There’s no explicit encoding in the above. Nonetheless, there’s an implicit preference for UTF-8:
- Source code is assumed to be UTF-8
- The builtin string conversions (from int and to rune) assume UTF-8.
But this doesn’t help the common case:
package main import "fmt" func main() { s := "café" fmt.Printf("%q has length %dn", s, len(s)) } // "café" has length 5
The unicode/utf8 package can do what’s needed though. This provides functions for, amongst other things, picking runes out of strings.

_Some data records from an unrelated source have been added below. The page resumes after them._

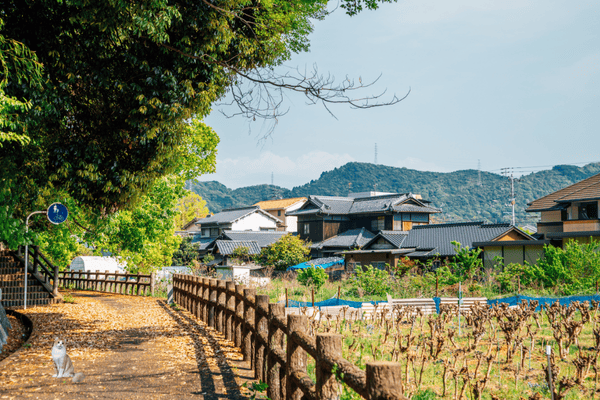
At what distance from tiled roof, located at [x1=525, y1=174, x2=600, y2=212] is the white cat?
31.3 meters

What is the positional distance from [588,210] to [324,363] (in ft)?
109

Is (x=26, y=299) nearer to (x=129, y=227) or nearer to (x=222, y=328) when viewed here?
(x=129, y=227)

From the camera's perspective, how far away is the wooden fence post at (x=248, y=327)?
729 centimetres

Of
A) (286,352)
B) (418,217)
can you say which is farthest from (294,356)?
(418,217)

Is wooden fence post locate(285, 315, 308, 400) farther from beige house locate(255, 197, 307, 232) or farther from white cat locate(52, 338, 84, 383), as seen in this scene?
beige house locate(255, 197, 307, 232)

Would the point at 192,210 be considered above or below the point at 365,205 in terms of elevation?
above

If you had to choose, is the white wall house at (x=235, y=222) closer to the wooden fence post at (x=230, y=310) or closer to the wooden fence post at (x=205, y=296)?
the wooden fence post at (x=205, y=296)

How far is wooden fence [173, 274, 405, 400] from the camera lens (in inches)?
108

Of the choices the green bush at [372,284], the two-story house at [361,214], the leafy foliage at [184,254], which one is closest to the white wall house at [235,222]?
the two-story house at [361,214]

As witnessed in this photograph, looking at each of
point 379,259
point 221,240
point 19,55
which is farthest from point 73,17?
point 221,240

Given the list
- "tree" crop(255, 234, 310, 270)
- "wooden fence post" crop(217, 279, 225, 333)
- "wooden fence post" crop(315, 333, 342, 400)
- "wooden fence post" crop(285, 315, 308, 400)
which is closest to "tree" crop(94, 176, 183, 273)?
"wooden fence post" crop(217, 279, 225, 333)

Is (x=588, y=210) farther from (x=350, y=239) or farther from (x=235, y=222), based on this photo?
(x=235, y=222)

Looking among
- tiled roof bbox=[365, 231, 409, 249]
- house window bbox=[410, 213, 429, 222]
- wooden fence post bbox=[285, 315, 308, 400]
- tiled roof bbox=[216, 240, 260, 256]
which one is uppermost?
house window bbox=[410, 213, 429, 222]

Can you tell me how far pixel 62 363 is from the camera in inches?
255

package main import ( "fmt" "unicode/utf8" ) func main() { s := "café" fmt.Printf("%q has length %dn", s, utf8.RuneCountInString((s))) } // "café" has length 4
This is very Go-like. The default is somewhat low-level, but the types and libraries build on top of it. For example, text/scanner provides a nice way of iterating over runes in a UTF-8 input stream.
On a whim, I took a look at the internals of utf8.RuneCountInString()
. It’s deceptively simple.
func RuneCountInString(s string) (n int) { for _ = range s { n++ } return }
This relies on the spec defining how a string interacts with a for loop: it’s defined as iterating over the UTF-8 codepoints (or runes).